Pendant des années, la QVT a été pensée autour du bureau : qualité des espaces, télétravail, management, équilibre vie pro/vie perso. Mais un sujet majeur est resté largement sous- estimé : le trajet domicile-travail.

Pourtant, c’est souvent le premier facteur de fatigue de la journée… et le dernier le soir. Et les chiffres sont devenus impossibles à ignorer. Aujourd’hui, 75% des actifs français utilisent leur voiture pour aller travailler. Même pour les courtes distances, l’INSEE montre que 60% des trajets de moins de 5 km se font encore en voiture. Cela dit beaucoup de notre modèle actuel.

Nous avons construit des organisations du travail où des millions de salariés restent dépendants d’un mode de transport coûteux, subi et souvent stressant. Et cette réalité pèse directement sur la qualité de vie. Une étude OpinionWay révèle qu’un Français sur deux (54%) redoute quotidiennement les problèmes liés à ses trajets domicile-travail. En Île-de-France, 55% des actifs déclarent arriver régulièrement stressés au travail à cause de leurs déplacements. Le temps moyen passé dans les trajets atteint désormais près de 50 minutes par jour aller- retour.

Ce n’est plus un simple sujet logistique. C’est devenu un sujet social, économique et humain. Nous parlons beaucoup du travail… mais très peu du “prix” pour y accéder.

Les entreprises investissent massivement dans les bureaux, l’expérience collaborateur, les politiques de bien-être, le télétravail, la marque employeur… Mais elles continuent souvent à considérer le trajet domicile-travail comme un sujet “extérieur” à l’entreprise. Or pour beaucoup de salariés, la pénibilité commence avant même d’arriver au bureau : embouteillages, transports saturés, coût du carburant, fatigue des longs trajets, contraintes d’organisation familiale, incertitude quotidienne.

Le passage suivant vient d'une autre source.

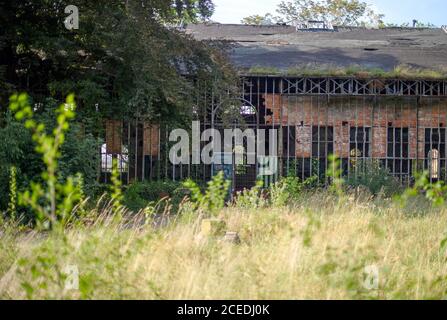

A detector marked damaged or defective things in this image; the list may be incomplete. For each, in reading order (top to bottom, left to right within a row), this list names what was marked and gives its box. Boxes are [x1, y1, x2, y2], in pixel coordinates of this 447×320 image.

damaged roof [186, 23, 447, 74]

Selon plusieurs études QVT croisées, 76% des salariés considèrent aujourd’hui la mobilité domicile-travail comme une charge mentale, financière ou organisationnelle importante. La mobilité est probablement le plus grand révélateur d’inégalités dans l’entreprise car derrière un même contrat de travail, les réalités vécues peuvent être radicalement différentes :

– un salarié vivant dans un centre urbain dense,
– un collaborateur en périphérie dépendant de sa voiture,
– un technicien multi-sites,
– un salarié aux horaires décalés,
– ou encore un collaborateur rural sans alternative de transport.

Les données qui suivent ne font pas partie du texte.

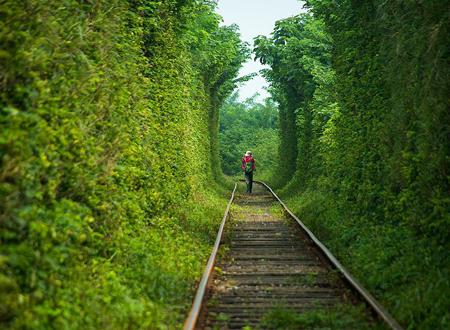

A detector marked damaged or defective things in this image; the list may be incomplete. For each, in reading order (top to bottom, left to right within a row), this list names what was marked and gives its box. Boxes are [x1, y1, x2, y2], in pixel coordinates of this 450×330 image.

rusty rail surface [184, 183, 239, 330]
rusty rail surface [185, 182, 402, 330]
rusty rail surface [256, 180, 404, 330]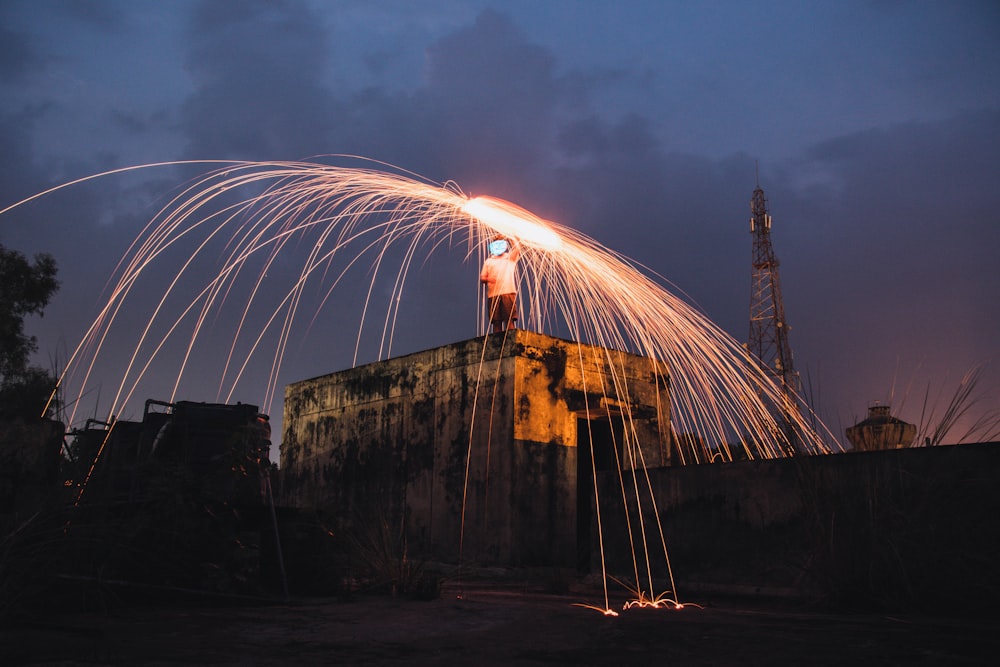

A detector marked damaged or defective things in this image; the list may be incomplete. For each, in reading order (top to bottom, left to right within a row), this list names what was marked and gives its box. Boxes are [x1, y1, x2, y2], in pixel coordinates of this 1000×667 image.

rusty metal structure [748, 177, 800, 452]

Le problème du FMD n’est pas son ambition. C’est sa mise en œuvre. Le Forfait Mobilités Durables a permis de faire entrer le sujet dans les politiques RH mais dans la réalité des entreprises, beaucoup se heurtent rapidement aux mêmes difficultés : complexité de gestion, manque de lisibilité, faible adoption, gestion déclarative, règles difficiles à harmoniser, – dispositifs peu adaptés aux usages hybrides.

La mobilité de demain sera flexible, personnalisée… et quasiment invisible. Chez Rout’in, nous sommes convaincus que la mobilité ne doit plus être pensée comme un remboursement administratif, elle doit devenir un véritable avantage social du quotidien :
– simple,

– flexible,
– personnalisable,
– pilotable,
– et surtout sans friction.

Les actifs utilisent déjà en moyenne 4 à 5 applications différentes pour gérer leurs déplacements quotidiens. La mobilité devient un sujet majeur de marque employeur. La localisation est devenue le critère n°1 dans le choix d’un emploi. Lorsque les trajets dépassent 45 minutes, beaucoup de salariés considèrent désormais qu’un poste devient dissuasif.

Transformer la donnée mobilité en levier d’équité. Quand une entreprise mesure réellement :

– les usages,
– les distances,
– les contraintes territoriales,

– les écarts entre populations,
– les taux d’adoption,
– les émissions réelles,
elle peut enfin construire des politiques plus justes.

Le vrai risque : continuer à considérer les trajets comme un sujet secondaire. Si nous ne faisons rien, les conséquences sont déjà visibles : fatigue accrue, stress, désengagement, difficultés de recrutement, inégalités de traitement, augmentation du coût social des déplacements.

Nous parlons énormément du futur du travail… mais très peu de la manière dont les salariés arrivent jusqu’au travail. Or c’est peut-être là que se joue une partie essentielle de la qualité de vie au travail de demain.